The Stone Pillow

by | Dec 12, 2011 | 2 comments

Two analogies for how it is now:

It is just a little bit like when you’re driving someplace you go often and you don’t need to concentrate on the roads you take and turns you make.  You drive unconsciously until that moment when you look around and say, “Wait, where am I?”  You wonder if you missed the turn for a second because you were driving so unconsciously and suddenly everything looks unfamiliar.  Is that house with the blue and white awning usually there?  And then, yes, this is familiar.  And you continue driving a little more aware and a bit amazed at how you got there without even noticing it.  Where I am now, the mysticism lifting, the shock coming to a halt (not the horror which is more prevalent lately), everything looking completely unfamiliar as if I’ve been in another realm for the past 17 months.  I find I am even shocked that I’ve been writing in a blog and all of the details I’ve shared.  The difference is that, unlike the driving example, there is no moment of recognition now- just the realization that I must keep driving even though I’m off any map I’ve ever seen or route I’ve traveled before.  This car has no breaks.   The worst part is not the disorientation, or the inability to stop progressing through time, but it’s the fact that even on a perfectly “good” day where everything has gone “well,” the sense of waiting and incompleteness permeates every moment.  I have been unable to come up with words or analogies to describe this sense of incompleteness.
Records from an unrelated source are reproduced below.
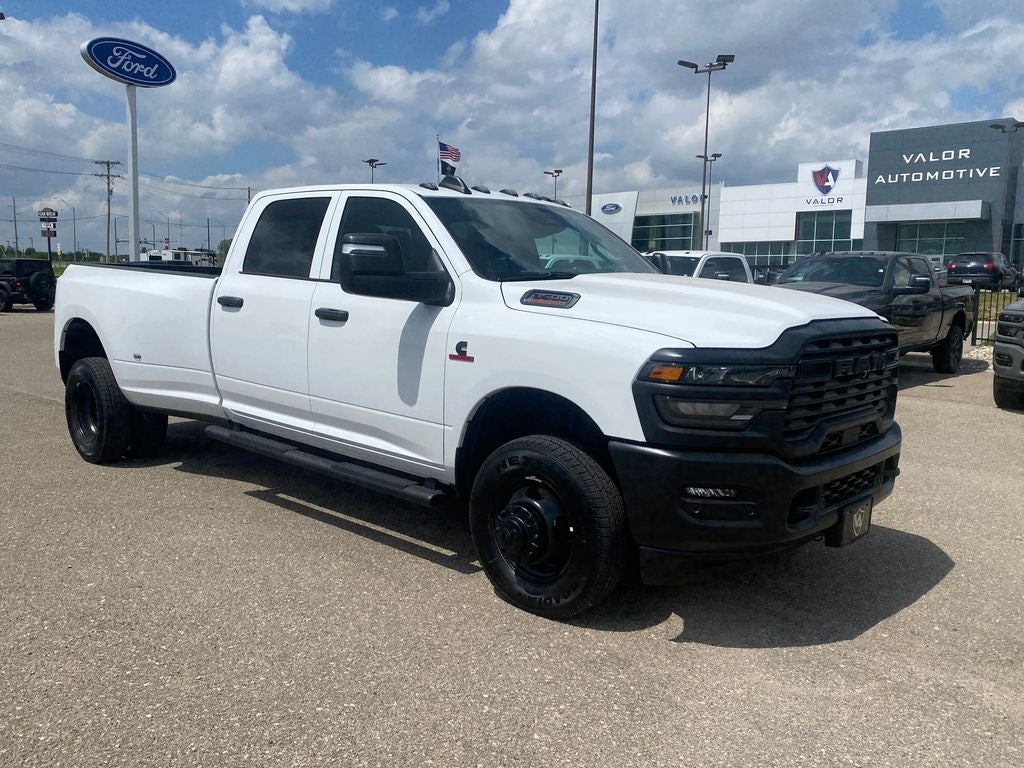 2026 RAM Ram 3500 RAM 3500 TRADESMAN CREW CAB 4X4 8' BOX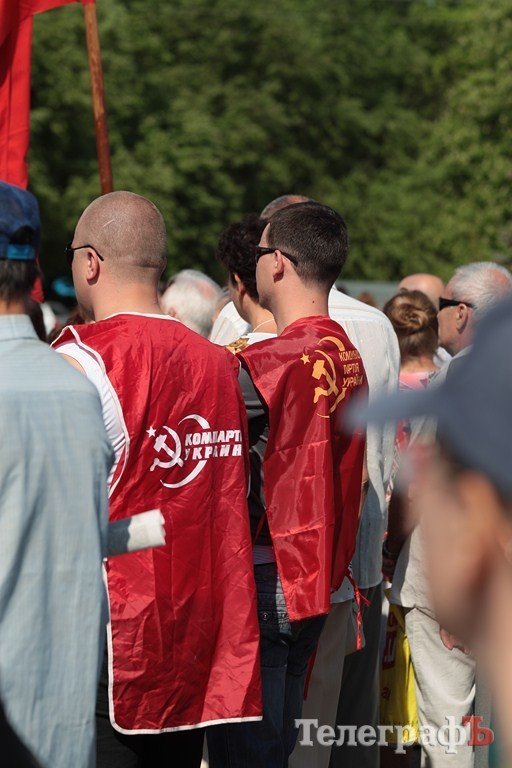 Коммунисты - за мораторий на поднятие цен и тарифов, «Свобода» - за снятие депутатской неприкосновенности. Вместе — против власти! (ФОТО, ВИДЕО) Коммунисты - за мораторий на поднятие цен и тарифов, «Свобода» - за снятие депутатской неприкосновенности. Вместе — против власти! (ФОТО, ВИДЕО)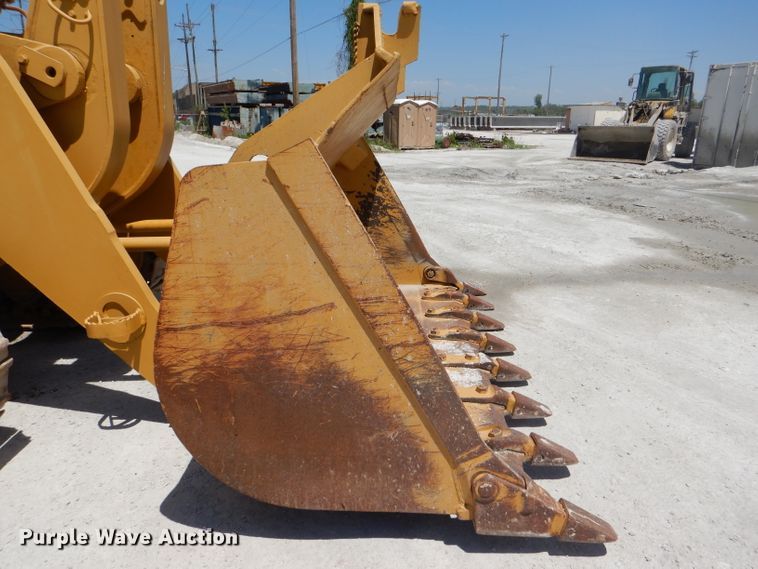 image for item DE3532 1985 Caterpillar 973 track loader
And second, it is like finding yourself trapped in a basement or bunker with little light or warmth and spending a long while, many months, puzzling over how to get out.  Looking for openings, windows, tunnels, certain that there has to be a way to get out as there was a way to get in.

Then you give up.
You try to get comfortable.
Like Jacob did before he saw his glorious vision, you put your head on the stone pillow.

JAC

December 12, 2011

2 Comments

  1. Anonymous

    Julia, I've been reading your blog for a while. I came across it a long time ago via the NYT. You write so beautifully that I've been following since then. I am so very sorry for your terrible loss. I just wanted to say that this post is particularly powerful in conveying how you are feeling. I know non-widows "don't get it", but I think I do get it, just a little, from reading your words. I wish for you that in the future, your journey will lead you past familiar sights that bring you comfort, and new territories, not yet imagined, that will grant you some peace and yes, even happiness. –Andra

    Reply
  2. mml

    Thank you for this post. It helps so much to read the words of someone who understands. Waiting and incompleteness really do permeate every moment…I could have never found the words to say it so well.